ブランドによって扱いが分かれます。解約=定期便契約だけを終わらせる、退会=会員アカウント自体を消す、と区別している場合が多いです。退会まで進めるとポイントや購入履歴が消えるので、再開する可能性があるなら解約までで止めて、休眠アカウントとして残すほうが安全です。
- 休止中も会費はかかりますか?
主要5ブランドはいずれも、会員費・休止中の維持費は基本的に発生しません。ただし配送頻度を変更している場合、想定外のタイミングで自動発注されないようマイページのステータスを月1で確認しておくと安心です。
- 一度解約すると、再契約のときに不利になりますか?
ラクメシで実際に使った範囲では、再契約での値上げや特別な不利益は確認していません。ただし「初回限定キャンペーン」は再契約時には適用されないことが多いので、お得に再開したい場合は休止のまま温存するほうが有利です。
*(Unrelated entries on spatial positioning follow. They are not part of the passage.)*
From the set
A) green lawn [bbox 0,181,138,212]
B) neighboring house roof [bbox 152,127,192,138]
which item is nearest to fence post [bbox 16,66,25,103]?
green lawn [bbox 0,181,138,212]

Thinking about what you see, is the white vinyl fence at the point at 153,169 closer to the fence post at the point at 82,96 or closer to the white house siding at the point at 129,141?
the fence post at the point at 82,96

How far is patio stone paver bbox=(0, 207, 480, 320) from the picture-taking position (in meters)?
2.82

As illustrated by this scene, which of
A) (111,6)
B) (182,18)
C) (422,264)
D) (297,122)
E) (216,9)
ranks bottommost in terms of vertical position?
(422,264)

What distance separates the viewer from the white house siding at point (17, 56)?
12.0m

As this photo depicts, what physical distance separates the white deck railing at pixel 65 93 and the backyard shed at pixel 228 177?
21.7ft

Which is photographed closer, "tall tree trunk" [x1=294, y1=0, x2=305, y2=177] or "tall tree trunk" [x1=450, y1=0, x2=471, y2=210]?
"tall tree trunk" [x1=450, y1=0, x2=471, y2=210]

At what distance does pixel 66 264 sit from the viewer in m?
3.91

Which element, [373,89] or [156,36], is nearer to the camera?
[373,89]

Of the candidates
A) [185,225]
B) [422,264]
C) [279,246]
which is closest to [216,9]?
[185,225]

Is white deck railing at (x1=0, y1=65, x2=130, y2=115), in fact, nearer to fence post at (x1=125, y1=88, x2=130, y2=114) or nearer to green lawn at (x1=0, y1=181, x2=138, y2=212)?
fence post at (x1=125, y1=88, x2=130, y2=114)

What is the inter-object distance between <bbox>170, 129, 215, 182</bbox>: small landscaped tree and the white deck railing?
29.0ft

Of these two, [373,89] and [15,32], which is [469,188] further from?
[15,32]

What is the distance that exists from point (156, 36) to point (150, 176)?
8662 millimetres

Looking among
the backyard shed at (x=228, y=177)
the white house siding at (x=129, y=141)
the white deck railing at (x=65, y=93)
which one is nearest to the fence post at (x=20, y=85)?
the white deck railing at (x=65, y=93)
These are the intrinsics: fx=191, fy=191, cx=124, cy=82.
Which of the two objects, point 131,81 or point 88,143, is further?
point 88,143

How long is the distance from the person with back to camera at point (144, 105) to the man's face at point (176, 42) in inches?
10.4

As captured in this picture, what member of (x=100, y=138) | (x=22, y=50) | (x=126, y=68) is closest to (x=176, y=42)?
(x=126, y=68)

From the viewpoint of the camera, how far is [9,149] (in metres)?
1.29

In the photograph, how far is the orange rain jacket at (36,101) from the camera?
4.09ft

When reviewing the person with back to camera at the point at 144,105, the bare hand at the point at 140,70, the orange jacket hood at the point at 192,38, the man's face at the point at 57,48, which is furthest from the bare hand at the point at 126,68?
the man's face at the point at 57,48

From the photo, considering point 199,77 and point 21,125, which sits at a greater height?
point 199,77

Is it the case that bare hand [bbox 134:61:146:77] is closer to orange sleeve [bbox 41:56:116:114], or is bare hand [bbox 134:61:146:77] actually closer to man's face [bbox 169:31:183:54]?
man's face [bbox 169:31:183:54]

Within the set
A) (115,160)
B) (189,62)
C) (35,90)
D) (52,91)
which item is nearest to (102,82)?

- 解約した直後に冷凍宅食が恋しくなったらどうすれば?
解約処理直後でも、マイページの再ログイン or 再申込でほぼ同じ条件に戻せるブランドがほとんどです。ただし以前のメニュー設定や好みの登録は初期化されることがあるので、解約前にマイページのお気に入りメニューをスクリーンショットで残しておくと再設定がラクです。
- 解約処理ができないときはどうすれば?
マイページからの操作がうまくいかない場合は、各社のお問い合わせフォーム or サポート電話に連絡するのが確実です。連絡時に「定期便を解約したい」「次回の発送を停止したい」と明確に伝え、受付完了の返信メールが届くまで定期便のステータスを再確認してください。